Yes, she had been saved from that.
She thought little of clothes, although the soft grey dress she wore, made beautiful lines over her slight figure. And flirtations! . . . All the satisfaction there is to be gained from having no flirtations was hers, and yet somehow she wished that Katharine would give her mind to her exercise-books, instead of sitting there thanking heaven that they were not as other women.
"I don't believe you would have lived long in a life of that kind," Katharine said, looking at her broad quiet brow and long sensitive hands. "It's impossible to imagine you without work and without a purpose."
"I confess there was a time when I liked a little of it; a little, you know."
Lucy Wren smiled and asked, "Of which? of dress, or of flirtation?"
"Both I think," and the blue and red pencil remained idly balanced in Katharine's fingers, and the picture of good sense grew pensive.

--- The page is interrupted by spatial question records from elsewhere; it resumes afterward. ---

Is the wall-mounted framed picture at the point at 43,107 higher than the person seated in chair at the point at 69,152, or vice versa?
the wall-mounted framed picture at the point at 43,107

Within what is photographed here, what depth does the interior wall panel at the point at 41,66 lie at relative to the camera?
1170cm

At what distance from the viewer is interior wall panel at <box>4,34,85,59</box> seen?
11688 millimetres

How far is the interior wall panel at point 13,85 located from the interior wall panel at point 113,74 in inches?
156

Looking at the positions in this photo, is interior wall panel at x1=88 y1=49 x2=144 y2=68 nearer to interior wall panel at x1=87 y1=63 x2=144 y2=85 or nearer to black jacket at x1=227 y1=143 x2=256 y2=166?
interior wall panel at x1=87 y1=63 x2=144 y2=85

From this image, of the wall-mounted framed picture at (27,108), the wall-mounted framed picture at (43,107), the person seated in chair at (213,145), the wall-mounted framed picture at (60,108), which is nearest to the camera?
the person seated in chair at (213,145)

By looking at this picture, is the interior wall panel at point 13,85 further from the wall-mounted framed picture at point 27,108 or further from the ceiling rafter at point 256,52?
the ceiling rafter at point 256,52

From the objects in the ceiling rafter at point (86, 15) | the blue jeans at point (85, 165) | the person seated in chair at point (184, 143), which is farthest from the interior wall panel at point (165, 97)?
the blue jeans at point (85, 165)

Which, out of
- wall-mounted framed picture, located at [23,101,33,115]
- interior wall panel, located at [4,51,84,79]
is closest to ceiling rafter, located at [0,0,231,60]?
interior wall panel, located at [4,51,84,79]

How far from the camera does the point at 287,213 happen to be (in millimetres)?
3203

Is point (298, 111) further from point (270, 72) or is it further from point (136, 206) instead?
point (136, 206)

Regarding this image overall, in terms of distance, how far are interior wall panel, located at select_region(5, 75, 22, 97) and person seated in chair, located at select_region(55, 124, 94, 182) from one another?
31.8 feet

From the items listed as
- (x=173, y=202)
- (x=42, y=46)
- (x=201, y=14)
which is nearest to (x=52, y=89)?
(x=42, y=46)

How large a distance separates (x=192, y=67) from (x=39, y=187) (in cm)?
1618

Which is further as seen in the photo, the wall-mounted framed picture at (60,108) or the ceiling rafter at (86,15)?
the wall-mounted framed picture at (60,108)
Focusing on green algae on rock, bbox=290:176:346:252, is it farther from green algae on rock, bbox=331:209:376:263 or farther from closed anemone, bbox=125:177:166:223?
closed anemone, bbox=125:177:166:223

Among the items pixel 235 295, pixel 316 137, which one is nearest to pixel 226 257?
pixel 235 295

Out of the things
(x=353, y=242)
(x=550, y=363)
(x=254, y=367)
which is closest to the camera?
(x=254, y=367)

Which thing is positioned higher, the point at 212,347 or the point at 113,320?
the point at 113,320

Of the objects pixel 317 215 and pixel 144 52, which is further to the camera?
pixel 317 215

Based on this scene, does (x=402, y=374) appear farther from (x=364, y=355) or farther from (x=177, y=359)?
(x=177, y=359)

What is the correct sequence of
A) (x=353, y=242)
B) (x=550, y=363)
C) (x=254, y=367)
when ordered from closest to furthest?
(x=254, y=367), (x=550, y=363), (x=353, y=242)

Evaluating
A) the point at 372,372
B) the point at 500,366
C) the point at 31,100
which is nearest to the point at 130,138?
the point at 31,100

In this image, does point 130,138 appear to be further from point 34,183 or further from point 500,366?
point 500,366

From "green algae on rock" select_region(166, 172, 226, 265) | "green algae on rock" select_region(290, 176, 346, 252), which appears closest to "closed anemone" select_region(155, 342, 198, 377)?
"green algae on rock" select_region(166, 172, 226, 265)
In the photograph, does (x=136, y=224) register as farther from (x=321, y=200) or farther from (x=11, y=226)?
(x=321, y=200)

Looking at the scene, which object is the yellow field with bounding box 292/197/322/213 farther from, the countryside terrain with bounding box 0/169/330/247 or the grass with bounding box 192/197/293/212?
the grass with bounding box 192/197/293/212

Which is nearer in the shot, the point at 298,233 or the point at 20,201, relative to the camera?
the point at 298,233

"I always feel that it has been knowing you that has made me look at things differently. After I knew you things seemed almost vulgar, that before I had thought only fun. In fact there are things I've never dared confess to you; they are nothing much, but I don't think you'd ever quite forgive or understand."
Lucy did not protest that she would, and so no confidence was given.
"I shan't get through these books if you will talk," was what she said, and she opened an exercise-book.
"That child's mind is a perfect chaos," she murmured as she wrote "Very poor work" across the page at the bottom.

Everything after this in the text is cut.